The sky's the limit for UC drone researchers

Feb 5, 2014

 The Cincinnati Fire Department is looking into the possibility of using drones in the future. The city is partnering with the University of Cincinnati to test, what promises to be, a turn-key system.

The whirr and the sight of this small quadroter freezes University of Cincinnati students in their tracks as they stare at it in subzero temperatures.

Graduate Student Bryan Brown says, “Oh yes, every time we do this we have about 10 people stop and they’ll come up and take videos, especially when it’s warmer.”

We’ve heard a lot about unmanned aerial vehicles, also called unmanned aerial systems or drones. In December the Federal Aviation Administration picked six sites to study them and until at least 2015 has rigid restrictions in place to fly them.  Right now they can’t go any higher than 400 feet, can’t fly over populated areas or near airports and can’t be used to make money. Police and fire are set to be among the first users.

Cincinnati District Fire Chief Tom LaKamp is thinking about the possibilities.“When you really start sitting down and thinking about it there’s a whole lot of uses for this tool-even with hazardous materials.
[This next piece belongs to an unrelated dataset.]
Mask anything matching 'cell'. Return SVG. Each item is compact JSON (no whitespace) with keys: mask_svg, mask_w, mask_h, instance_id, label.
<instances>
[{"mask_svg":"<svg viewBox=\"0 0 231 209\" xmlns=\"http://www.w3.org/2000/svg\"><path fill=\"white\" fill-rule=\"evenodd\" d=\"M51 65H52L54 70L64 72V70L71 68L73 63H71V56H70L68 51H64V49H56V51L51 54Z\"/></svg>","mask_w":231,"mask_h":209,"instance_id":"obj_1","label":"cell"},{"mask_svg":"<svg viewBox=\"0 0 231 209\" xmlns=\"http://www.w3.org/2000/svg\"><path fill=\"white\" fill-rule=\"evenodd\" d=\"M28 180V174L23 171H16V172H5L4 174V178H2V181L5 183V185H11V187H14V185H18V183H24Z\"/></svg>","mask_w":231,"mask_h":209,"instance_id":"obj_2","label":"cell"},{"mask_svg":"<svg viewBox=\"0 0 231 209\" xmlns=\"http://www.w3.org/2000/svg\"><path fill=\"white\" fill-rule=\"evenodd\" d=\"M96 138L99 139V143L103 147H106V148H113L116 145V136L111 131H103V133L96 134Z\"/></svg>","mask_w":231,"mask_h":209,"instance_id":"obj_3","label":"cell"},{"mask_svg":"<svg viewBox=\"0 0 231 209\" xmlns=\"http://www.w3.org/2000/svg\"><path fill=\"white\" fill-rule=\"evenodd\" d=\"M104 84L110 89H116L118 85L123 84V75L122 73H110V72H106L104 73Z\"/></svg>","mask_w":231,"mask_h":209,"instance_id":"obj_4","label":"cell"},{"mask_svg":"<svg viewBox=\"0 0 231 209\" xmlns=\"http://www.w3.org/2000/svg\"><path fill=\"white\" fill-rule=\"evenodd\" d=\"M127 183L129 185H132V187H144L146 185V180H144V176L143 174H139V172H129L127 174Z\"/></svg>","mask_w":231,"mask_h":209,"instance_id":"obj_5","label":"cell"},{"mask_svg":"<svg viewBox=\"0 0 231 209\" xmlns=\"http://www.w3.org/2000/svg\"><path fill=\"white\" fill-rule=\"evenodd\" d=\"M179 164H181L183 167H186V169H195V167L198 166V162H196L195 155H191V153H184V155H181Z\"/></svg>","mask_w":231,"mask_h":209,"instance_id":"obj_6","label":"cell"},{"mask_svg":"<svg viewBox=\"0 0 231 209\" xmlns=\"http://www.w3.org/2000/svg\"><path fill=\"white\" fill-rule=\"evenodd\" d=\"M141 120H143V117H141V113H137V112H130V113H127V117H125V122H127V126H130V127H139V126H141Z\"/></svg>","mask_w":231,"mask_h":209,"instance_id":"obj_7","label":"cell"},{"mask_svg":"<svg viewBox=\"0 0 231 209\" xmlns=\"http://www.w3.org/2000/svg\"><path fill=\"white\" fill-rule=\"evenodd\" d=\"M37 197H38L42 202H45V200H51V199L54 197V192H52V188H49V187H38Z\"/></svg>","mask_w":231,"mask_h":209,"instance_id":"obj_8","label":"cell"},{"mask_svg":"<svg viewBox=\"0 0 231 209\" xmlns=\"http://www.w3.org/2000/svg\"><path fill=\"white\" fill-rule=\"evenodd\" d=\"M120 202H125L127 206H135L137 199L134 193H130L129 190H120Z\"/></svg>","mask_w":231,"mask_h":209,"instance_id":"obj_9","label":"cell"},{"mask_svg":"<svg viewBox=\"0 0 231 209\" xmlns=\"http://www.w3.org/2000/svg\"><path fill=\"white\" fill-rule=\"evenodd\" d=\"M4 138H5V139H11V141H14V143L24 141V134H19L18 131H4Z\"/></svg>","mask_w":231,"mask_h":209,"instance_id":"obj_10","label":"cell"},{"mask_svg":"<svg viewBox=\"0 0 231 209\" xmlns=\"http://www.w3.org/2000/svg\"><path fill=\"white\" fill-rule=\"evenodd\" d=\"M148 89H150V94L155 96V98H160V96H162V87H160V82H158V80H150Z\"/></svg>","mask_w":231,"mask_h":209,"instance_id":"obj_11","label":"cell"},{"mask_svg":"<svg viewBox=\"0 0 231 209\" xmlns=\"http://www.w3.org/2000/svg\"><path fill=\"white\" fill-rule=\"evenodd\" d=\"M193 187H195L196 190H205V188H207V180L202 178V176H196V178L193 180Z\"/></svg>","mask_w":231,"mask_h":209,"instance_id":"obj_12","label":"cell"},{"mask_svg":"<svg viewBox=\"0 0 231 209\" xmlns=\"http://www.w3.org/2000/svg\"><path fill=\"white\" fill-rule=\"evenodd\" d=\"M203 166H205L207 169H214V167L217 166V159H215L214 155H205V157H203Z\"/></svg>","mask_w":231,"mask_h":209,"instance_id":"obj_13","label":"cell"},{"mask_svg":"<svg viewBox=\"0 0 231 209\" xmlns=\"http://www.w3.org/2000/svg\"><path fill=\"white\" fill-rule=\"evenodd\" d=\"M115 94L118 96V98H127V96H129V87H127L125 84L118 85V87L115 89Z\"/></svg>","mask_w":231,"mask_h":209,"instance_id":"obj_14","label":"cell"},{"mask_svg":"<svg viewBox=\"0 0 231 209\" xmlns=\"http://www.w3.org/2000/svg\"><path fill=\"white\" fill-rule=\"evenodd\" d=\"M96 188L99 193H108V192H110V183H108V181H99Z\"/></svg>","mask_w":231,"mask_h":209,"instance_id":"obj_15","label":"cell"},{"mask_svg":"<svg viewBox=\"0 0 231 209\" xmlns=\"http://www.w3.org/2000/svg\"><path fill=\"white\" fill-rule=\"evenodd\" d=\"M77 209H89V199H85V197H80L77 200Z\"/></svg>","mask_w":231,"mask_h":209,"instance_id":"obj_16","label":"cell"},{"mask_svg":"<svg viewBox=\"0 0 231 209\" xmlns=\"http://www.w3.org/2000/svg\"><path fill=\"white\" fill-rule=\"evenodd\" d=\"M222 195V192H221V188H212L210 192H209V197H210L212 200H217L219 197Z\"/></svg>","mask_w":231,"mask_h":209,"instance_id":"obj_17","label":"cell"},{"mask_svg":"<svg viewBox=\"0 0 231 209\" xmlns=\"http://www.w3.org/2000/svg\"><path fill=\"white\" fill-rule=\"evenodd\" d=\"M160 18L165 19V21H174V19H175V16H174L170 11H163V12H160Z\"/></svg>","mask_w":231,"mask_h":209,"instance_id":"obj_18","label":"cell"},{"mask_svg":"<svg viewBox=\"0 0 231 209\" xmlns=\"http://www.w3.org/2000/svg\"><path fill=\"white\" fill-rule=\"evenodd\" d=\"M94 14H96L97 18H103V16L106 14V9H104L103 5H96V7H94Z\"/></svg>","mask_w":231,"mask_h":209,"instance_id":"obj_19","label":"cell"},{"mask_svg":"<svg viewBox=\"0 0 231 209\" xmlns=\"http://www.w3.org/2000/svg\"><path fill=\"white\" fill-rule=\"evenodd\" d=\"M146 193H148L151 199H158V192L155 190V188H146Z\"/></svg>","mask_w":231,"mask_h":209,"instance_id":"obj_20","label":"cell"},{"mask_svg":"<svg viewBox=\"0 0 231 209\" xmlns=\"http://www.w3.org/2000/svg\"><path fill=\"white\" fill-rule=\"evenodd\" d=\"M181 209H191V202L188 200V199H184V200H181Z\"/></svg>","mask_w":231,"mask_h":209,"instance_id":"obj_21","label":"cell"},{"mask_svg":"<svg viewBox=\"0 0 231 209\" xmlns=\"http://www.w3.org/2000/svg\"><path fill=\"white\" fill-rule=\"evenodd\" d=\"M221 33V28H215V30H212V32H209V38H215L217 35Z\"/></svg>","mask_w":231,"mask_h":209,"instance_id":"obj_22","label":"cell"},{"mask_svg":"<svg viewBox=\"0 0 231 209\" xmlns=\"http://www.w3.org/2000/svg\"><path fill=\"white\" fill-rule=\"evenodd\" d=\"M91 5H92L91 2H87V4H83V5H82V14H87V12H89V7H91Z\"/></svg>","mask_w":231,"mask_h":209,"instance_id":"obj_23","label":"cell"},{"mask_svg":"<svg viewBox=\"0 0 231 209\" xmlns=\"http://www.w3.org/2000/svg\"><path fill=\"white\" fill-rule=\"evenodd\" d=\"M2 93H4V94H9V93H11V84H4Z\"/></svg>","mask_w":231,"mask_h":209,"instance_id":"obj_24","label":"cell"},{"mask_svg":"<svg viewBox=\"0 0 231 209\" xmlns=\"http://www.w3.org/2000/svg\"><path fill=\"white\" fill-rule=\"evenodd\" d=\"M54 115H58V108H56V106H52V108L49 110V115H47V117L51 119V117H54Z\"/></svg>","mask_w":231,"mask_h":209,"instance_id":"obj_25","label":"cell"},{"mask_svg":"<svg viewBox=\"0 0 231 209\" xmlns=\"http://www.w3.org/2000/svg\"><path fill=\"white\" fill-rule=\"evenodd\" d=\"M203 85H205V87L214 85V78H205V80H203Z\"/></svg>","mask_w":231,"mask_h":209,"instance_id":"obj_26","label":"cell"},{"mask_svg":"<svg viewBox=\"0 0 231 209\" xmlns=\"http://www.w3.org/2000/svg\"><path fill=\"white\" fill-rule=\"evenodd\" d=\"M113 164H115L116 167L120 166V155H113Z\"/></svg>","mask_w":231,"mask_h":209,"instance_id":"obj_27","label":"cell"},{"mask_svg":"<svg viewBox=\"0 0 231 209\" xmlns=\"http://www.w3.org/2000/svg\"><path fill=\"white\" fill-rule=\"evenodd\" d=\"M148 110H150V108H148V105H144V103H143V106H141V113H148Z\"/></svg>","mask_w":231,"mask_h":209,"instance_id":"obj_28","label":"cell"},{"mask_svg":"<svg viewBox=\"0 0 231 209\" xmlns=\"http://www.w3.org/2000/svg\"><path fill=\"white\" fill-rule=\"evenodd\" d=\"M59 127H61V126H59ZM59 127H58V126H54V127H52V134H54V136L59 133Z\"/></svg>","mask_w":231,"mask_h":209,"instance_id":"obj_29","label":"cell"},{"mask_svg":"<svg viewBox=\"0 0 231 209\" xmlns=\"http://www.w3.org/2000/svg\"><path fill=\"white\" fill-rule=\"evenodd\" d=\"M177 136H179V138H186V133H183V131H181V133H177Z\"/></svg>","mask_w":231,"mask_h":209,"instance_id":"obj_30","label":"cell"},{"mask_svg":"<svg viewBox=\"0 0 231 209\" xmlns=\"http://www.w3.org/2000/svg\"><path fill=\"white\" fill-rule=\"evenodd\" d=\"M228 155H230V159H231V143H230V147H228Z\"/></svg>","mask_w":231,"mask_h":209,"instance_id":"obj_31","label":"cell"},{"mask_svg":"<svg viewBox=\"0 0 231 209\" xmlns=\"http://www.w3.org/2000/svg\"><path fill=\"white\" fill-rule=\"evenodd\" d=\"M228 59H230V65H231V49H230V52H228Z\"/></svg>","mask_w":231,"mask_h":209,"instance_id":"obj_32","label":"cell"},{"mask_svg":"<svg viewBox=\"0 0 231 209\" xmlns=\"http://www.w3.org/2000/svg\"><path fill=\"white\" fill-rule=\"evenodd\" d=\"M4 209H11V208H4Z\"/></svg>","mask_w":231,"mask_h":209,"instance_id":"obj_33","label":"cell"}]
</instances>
We do plume modeling based on the chemicals involved. We could actively outfit this drone and fly it into the plume and see if our plane model actively mirrors what we’re reading.”

LaKamp also sees uses for search and rescue, Riverfest crowd control and getting a better view of a large fire.

University of Cincinnati researchers are already working with the West Virginia Division of Forestry to test an intelligent system that makes the drone do the things firefighters want, according to aerospace engineering professor Kelly Cohen.

“We can predict how the fire will grow in time. That allows the incident commander to allocate his people in such a way to make sure that no matter what happens they’ll be away from harm.”Cohen points to last summer’s death of 19 firefighters in Arizona and says with UC’s software aboard a drone, they may have been preventable.

The software is said to:

  • remove smoke from drone video
  • predict how the fire will progress

Graduate student Wei Wei is building it. He says the program is designed to be turn-key. Firefighters could just open up a laptop and get the UAV in the air and then with the camera on boar, see the whole picture, and know what to do next.

In November UC signed a contract with NASA . Professor Cohen says it involves integration of UAVs into the national airspace. Cohen has sent some students to NASA Ames in California to work on these intelligent algorithms.  A test of some of the mathematical models is scheduled with the Cincinnati Fire Department this spring.